━━ DADOS PARA PROCESSAMENTO

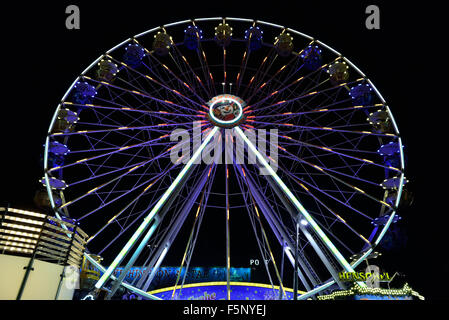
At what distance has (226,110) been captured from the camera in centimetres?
1631

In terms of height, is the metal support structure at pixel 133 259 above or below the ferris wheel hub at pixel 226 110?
below

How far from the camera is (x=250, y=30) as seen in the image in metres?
18.0

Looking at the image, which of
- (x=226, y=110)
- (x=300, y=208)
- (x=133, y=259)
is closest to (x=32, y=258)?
(x=133, y=259)

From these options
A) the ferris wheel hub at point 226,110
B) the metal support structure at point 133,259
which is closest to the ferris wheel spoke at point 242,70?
the ferris wheel hub at point 226,110

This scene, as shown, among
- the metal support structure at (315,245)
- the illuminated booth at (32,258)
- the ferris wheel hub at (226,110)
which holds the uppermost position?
the ferris wheel hub at (226,110)

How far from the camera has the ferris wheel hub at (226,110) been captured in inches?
633

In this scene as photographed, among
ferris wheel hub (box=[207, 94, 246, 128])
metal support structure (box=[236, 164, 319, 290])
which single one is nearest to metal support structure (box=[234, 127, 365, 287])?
ferris wheel hub (box=[207, 94, 246, 128])

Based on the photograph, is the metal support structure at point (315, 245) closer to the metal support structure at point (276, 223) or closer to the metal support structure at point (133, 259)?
the metal support structure at point (276, 223)

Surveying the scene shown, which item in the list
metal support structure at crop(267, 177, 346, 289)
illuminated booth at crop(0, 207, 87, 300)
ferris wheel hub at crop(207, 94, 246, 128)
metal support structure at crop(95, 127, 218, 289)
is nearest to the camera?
illuminated booth at crop(0, 207, 87, 300)

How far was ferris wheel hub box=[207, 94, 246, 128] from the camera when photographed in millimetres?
→ 16078

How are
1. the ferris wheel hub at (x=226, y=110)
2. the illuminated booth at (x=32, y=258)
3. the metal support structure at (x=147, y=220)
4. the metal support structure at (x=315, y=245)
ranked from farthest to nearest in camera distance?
the ferris wheel hub at (x=226, y=110) → the metal support structure at (x=315, y=245) → the metal support structure at (x=147, y=220) → the illuminated booth at (x=32, y=258)

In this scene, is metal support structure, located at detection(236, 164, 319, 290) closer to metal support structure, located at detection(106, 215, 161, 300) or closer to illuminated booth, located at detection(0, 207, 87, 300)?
metal support structure, located at detection(106, 215, 161, 300)
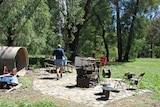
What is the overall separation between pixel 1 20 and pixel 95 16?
14018mm

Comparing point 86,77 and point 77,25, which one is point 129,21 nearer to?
point 77,25

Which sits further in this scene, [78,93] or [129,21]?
[129,21]

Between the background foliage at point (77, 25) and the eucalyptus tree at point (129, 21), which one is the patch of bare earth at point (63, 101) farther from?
the eucalyptus tree at point (129, 21)

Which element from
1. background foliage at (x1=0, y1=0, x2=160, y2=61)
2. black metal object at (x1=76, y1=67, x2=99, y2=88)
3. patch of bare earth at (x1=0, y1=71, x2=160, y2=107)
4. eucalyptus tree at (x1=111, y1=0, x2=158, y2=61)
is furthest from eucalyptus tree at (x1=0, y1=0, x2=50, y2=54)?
eucalyptus tree at (x1=111, y1=0, x2=158, y2=61)

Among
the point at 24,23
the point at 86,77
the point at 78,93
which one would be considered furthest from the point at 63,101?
the point at 24,23

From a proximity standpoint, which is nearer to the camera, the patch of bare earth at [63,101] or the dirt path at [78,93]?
the patch of bare earth at [63,101]

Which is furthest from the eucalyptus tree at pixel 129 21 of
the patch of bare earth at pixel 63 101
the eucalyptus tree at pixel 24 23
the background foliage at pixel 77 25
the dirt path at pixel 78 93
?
the patch of bare earth at pixel 63 101

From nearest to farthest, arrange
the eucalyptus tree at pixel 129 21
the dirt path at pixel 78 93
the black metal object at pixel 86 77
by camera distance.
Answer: the dirt path at pixel 78 93, the black metal object at pixel 86 77, the eucalyptus tree at pixel 129 21

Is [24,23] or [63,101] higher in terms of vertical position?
[24,23]

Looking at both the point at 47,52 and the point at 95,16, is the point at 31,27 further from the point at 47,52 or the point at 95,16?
the point at 95,16

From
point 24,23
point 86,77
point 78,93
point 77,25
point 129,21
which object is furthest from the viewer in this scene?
point 129,21

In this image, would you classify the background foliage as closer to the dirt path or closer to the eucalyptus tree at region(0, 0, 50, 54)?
the eucalyptus tree at region(0, 0, 50, 54)

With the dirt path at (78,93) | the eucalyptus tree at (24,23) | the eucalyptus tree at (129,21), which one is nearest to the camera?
the dirt path at (78,93)

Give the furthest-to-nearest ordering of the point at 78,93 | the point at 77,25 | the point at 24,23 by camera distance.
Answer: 1. the point at 77,25
2. the point at 24,23
3. the point at 78,93
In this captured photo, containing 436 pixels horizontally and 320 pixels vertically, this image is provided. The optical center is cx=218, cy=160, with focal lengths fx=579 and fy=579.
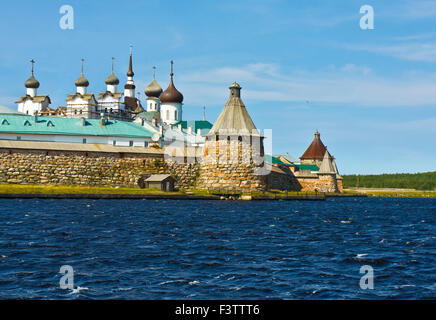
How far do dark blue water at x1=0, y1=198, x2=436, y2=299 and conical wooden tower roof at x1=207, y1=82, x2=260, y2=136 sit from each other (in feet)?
130

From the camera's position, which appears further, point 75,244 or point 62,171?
point 62,171

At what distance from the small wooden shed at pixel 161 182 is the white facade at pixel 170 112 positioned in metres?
39.3

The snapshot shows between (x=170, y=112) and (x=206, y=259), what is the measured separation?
90.3 metres

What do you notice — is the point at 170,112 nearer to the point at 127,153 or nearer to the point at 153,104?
the point at 153,104

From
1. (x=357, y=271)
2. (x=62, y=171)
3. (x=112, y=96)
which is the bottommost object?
(x=357, y=271)

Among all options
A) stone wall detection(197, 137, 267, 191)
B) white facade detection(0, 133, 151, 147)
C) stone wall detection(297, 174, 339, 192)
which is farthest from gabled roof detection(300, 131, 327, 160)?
white facade detection(0, 133, 151, 147)

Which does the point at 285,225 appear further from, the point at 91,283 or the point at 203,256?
the point at 91,283

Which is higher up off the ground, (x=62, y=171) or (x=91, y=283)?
(x=62, y=171)

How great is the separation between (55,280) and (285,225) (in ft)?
71.6

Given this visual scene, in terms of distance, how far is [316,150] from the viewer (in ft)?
463

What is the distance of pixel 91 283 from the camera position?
16.4m

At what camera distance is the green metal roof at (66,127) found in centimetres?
7406

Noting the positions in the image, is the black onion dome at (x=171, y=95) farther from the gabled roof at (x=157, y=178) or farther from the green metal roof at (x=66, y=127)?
the gabled roof at (x=157, y=178)
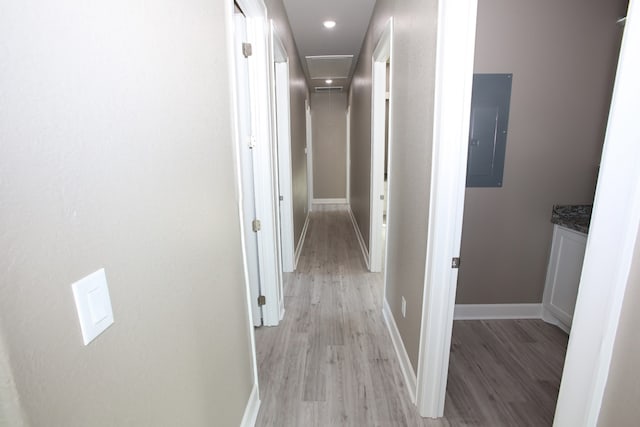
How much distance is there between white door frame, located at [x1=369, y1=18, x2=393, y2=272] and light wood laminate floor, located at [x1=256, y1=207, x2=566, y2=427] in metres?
0.61

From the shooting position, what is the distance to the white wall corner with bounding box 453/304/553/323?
2.44m

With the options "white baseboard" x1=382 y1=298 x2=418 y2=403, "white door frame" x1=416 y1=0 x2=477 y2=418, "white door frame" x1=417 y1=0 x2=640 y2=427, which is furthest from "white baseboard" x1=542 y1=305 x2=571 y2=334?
"white door frame" x1=417 y1=0 x2=640 y2=427

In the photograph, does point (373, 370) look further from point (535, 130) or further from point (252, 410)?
A: point (535, 130)

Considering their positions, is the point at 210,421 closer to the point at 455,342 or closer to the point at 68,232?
the point at 68,232

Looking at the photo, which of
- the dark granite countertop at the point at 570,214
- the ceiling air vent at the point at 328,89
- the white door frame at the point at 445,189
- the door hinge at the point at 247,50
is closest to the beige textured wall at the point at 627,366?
the white door frame at the point at 445,189

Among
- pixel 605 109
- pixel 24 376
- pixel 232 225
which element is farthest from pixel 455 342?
pixel 24 376

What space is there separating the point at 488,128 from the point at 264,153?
162 centimetres

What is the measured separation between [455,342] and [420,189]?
4.23 feet

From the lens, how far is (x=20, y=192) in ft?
1.37

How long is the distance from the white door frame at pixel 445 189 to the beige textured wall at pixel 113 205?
918 mm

━━━━

### ENUNCIADO DA TAREFA
Reproduza sem nenhuma alteração as linhas que vão da que contém "What space is" até a última linha acima, incluindo ambas.

### RESPOSTA ESCRITA
What space is there separating the point at 488,128 from the point at 264,153?
162 centimetres

What is the measured separation between [455,342] and [420,189]?
4.23 feet

From the lens, how far is (x=20, y=192) in ft?
1.37

How long is the distance from the white door frame at pixel 445 189 to the beige textured wall at pixel 113 205?
918 mm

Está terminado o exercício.